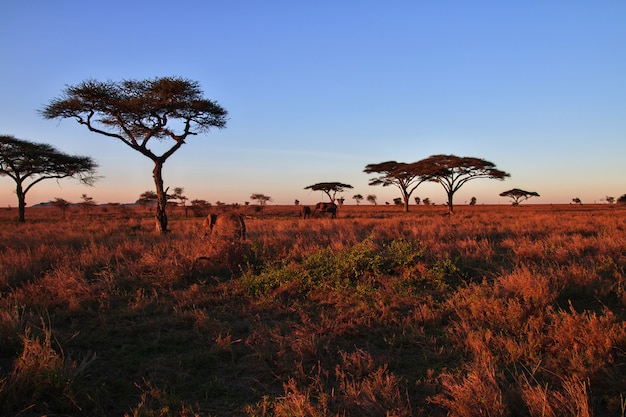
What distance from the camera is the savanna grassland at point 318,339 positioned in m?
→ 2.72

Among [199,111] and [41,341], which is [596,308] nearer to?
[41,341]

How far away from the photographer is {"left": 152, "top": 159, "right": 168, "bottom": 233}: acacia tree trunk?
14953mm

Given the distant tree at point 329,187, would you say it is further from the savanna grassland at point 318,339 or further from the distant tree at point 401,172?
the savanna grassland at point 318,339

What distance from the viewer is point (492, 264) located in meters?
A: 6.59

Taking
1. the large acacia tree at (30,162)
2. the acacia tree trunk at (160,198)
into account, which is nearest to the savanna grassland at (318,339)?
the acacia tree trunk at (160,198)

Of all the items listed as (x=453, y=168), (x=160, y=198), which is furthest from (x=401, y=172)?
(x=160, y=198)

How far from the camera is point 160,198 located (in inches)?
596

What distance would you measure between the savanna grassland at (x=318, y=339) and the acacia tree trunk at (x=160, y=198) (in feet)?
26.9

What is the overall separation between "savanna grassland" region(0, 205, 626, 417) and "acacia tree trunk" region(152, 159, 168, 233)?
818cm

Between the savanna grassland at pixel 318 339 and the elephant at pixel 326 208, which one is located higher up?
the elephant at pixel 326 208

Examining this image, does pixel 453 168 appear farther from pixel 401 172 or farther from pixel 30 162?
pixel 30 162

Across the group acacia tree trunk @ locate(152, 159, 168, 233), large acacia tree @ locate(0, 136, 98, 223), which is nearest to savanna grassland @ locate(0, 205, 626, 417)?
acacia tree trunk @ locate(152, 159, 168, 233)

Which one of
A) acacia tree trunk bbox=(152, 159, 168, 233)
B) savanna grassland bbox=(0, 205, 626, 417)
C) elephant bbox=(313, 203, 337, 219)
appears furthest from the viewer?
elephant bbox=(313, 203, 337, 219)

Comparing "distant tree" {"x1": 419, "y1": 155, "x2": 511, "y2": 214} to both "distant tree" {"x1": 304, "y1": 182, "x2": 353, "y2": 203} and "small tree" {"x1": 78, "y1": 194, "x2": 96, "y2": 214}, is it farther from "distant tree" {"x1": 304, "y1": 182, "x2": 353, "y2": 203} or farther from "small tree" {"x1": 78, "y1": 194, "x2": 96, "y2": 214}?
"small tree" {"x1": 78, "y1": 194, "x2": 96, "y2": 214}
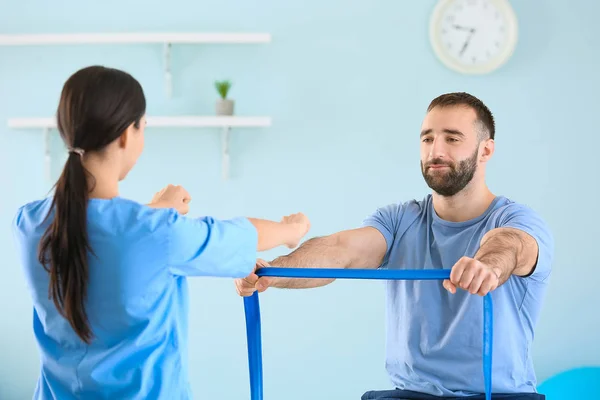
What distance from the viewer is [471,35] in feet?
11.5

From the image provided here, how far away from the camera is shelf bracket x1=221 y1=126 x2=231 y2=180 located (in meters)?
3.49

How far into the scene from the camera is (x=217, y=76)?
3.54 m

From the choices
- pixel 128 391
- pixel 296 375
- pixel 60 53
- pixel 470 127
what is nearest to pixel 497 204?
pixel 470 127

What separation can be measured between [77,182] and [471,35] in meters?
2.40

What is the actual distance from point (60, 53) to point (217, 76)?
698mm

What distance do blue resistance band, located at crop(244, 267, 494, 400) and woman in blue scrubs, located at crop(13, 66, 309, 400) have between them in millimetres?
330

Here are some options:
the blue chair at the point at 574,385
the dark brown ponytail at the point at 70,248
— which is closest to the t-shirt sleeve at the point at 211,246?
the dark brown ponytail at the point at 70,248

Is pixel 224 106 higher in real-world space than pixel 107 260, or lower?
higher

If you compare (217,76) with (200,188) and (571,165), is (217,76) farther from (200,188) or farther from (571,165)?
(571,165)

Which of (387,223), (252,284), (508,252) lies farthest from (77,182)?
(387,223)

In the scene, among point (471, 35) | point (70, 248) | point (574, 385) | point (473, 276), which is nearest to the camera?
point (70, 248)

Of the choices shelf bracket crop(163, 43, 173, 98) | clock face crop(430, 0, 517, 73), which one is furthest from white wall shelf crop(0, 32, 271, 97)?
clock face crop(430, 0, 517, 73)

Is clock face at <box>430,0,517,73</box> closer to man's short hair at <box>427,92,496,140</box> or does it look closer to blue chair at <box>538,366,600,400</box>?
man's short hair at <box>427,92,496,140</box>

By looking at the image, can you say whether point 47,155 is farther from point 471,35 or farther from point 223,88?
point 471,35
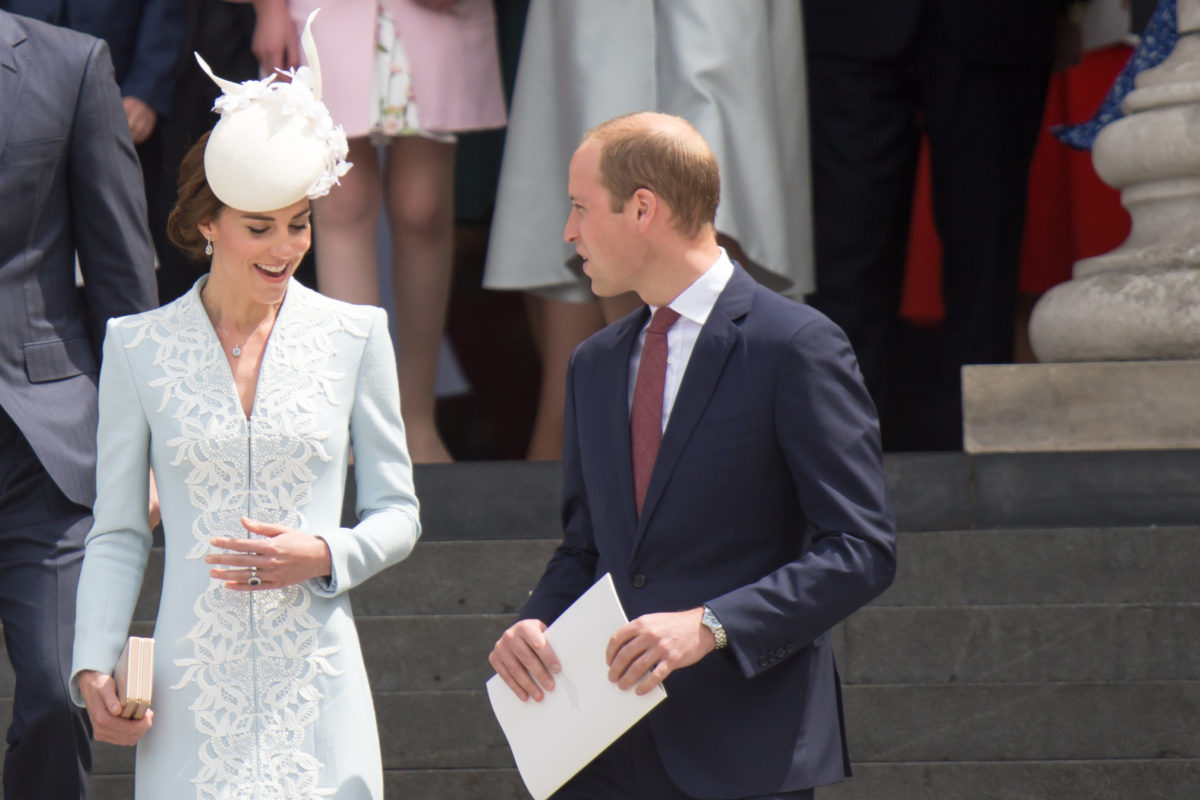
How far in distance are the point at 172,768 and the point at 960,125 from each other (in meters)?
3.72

= = = = = = =

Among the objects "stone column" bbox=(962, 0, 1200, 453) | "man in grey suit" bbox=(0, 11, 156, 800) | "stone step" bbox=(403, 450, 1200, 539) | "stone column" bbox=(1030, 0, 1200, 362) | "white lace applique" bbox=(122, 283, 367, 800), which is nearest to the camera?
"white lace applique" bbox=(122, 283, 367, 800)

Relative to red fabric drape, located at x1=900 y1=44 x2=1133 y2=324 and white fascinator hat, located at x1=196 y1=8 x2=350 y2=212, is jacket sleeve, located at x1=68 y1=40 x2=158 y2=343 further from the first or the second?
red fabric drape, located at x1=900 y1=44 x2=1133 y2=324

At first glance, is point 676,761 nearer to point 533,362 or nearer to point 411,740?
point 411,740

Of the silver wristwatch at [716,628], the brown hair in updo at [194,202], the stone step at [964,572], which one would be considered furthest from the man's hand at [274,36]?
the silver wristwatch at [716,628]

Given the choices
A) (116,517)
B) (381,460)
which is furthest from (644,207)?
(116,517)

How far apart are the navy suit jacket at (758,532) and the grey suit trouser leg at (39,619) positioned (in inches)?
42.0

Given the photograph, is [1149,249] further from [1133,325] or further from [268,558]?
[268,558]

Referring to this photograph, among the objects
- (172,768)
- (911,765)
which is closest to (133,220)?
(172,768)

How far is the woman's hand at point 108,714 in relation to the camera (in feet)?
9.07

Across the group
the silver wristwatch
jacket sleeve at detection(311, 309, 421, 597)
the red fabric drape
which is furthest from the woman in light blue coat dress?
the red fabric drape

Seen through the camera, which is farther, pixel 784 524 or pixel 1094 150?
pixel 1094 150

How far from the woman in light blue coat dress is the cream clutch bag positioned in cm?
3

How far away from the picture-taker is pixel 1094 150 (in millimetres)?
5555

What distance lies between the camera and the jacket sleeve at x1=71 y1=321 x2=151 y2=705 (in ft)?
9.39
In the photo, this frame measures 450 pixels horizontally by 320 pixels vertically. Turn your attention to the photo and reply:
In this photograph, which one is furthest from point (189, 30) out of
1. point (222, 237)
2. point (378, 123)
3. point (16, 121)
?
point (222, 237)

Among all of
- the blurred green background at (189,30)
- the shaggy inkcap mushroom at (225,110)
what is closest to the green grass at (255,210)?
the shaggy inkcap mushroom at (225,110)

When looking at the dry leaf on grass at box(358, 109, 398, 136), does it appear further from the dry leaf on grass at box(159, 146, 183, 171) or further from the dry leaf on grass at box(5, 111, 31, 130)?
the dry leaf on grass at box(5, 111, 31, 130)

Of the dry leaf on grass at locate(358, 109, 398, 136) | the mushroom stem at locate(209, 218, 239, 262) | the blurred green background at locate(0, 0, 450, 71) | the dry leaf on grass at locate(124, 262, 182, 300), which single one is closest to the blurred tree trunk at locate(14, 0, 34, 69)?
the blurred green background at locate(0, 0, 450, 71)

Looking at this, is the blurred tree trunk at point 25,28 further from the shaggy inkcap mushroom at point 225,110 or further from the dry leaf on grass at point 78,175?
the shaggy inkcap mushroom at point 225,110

= = = = = = =

- [TASK DIRECTIONS]: Pull out every line in the records above that contains the word "into", copying each one in full.

- [WRITTEN ANSWER]:
into account, which is nearest to the savanna grassland at (318,339)?
How far into the scene from the camera is (x=217, y=76)?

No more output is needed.